++++ Entries shown ++++

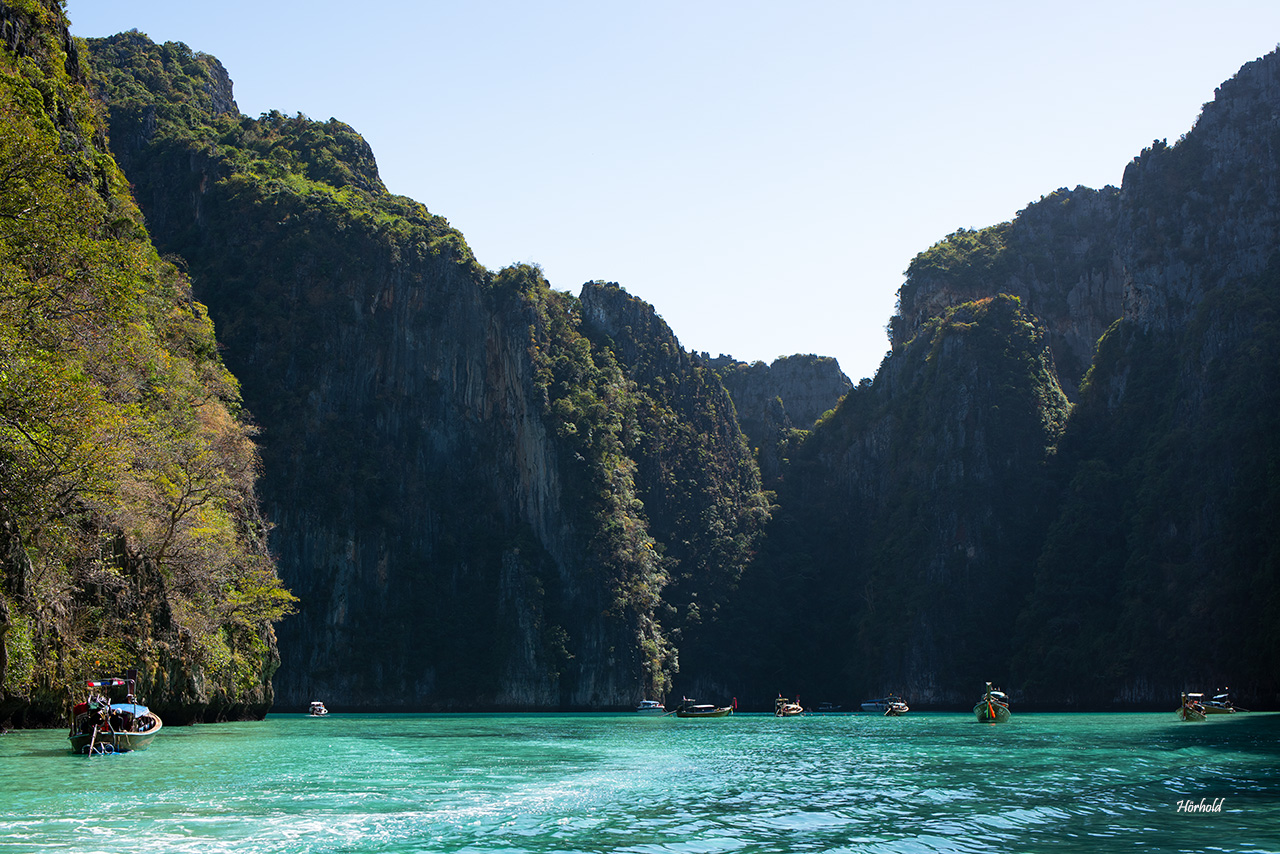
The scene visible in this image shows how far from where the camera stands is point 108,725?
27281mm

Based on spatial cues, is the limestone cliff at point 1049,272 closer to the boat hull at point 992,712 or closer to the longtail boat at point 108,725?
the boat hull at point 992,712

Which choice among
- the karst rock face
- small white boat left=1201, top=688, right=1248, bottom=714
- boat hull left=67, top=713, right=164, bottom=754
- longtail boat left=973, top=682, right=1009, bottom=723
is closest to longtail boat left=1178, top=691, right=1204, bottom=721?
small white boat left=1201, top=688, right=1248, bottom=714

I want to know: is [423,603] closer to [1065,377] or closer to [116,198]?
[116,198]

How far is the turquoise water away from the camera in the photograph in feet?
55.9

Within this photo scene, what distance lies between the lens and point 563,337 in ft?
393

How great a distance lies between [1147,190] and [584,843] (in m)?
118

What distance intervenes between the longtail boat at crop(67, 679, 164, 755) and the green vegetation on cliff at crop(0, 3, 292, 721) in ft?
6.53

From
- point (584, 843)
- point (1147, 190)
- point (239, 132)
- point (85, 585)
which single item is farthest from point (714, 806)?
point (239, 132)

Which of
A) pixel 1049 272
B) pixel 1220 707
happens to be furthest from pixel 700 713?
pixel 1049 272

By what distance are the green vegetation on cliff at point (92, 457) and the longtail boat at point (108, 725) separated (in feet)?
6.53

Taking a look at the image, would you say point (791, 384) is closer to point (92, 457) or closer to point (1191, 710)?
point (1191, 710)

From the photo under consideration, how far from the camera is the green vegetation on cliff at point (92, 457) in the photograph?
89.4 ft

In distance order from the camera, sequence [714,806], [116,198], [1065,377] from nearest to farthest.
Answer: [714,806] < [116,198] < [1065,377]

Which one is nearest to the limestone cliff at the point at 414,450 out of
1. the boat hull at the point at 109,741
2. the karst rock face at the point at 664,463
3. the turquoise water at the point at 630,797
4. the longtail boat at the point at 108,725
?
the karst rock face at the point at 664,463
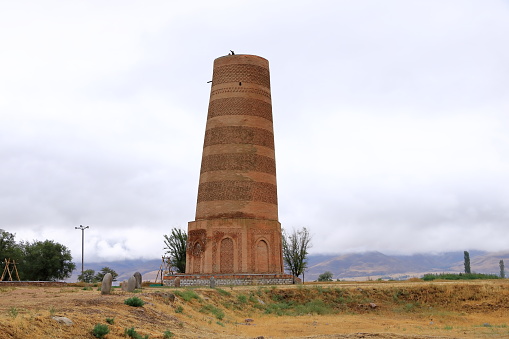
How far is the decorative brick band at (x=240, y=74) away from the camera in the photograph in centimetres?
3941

++++

Description of the task - Copy out the rows in the stretch from the line containing "How great a" through the line containing "Answer: [714,806] < [116,198] < [1065,377]", requests included, and shift every number in their answers (the distances and coordinates) up by 10. Leave the numbers in the requests as they are, and output only those lines.

Written solution -
How great a distance lies between [1147,190] and [584,843] (in m)?
128

What distance intervenes between the longtail boat at crop(67, 679, 164, 755) and the green vegetation on cliff at crop(0, 3, 292, 721) in ft?
16.53

From
- point (584, 843)
- point (1147, 190)
- point (239, 132)
- point (85, 585)
which single item is farthest from point (714, 806)?
point (249, 142)

Which of
A) pixel 1049 272
B) pixel 1220 707
happens to be furthest from pixel 700 713?
pixel 1059 282

By what distance are the green vegetation on cliff at point (92, 457) and the longtail boat at point (108, 725) separated (in feet)?
16.53

Taking a look at the image, would you say point (791, 384) is closer to point (92, 457) or closer to point (1191, 710)?
point (1201, 720)

From the photo under consideration, how far from the camera is the green vegetation on cliff at point (92, 457) in the photograph?
99.4 ft

In distance order from the camera, sequence [714,806], [116,198], [1065,377] from nearest to farthest.
Answer: [724,816] < [126,208] < [1075,387]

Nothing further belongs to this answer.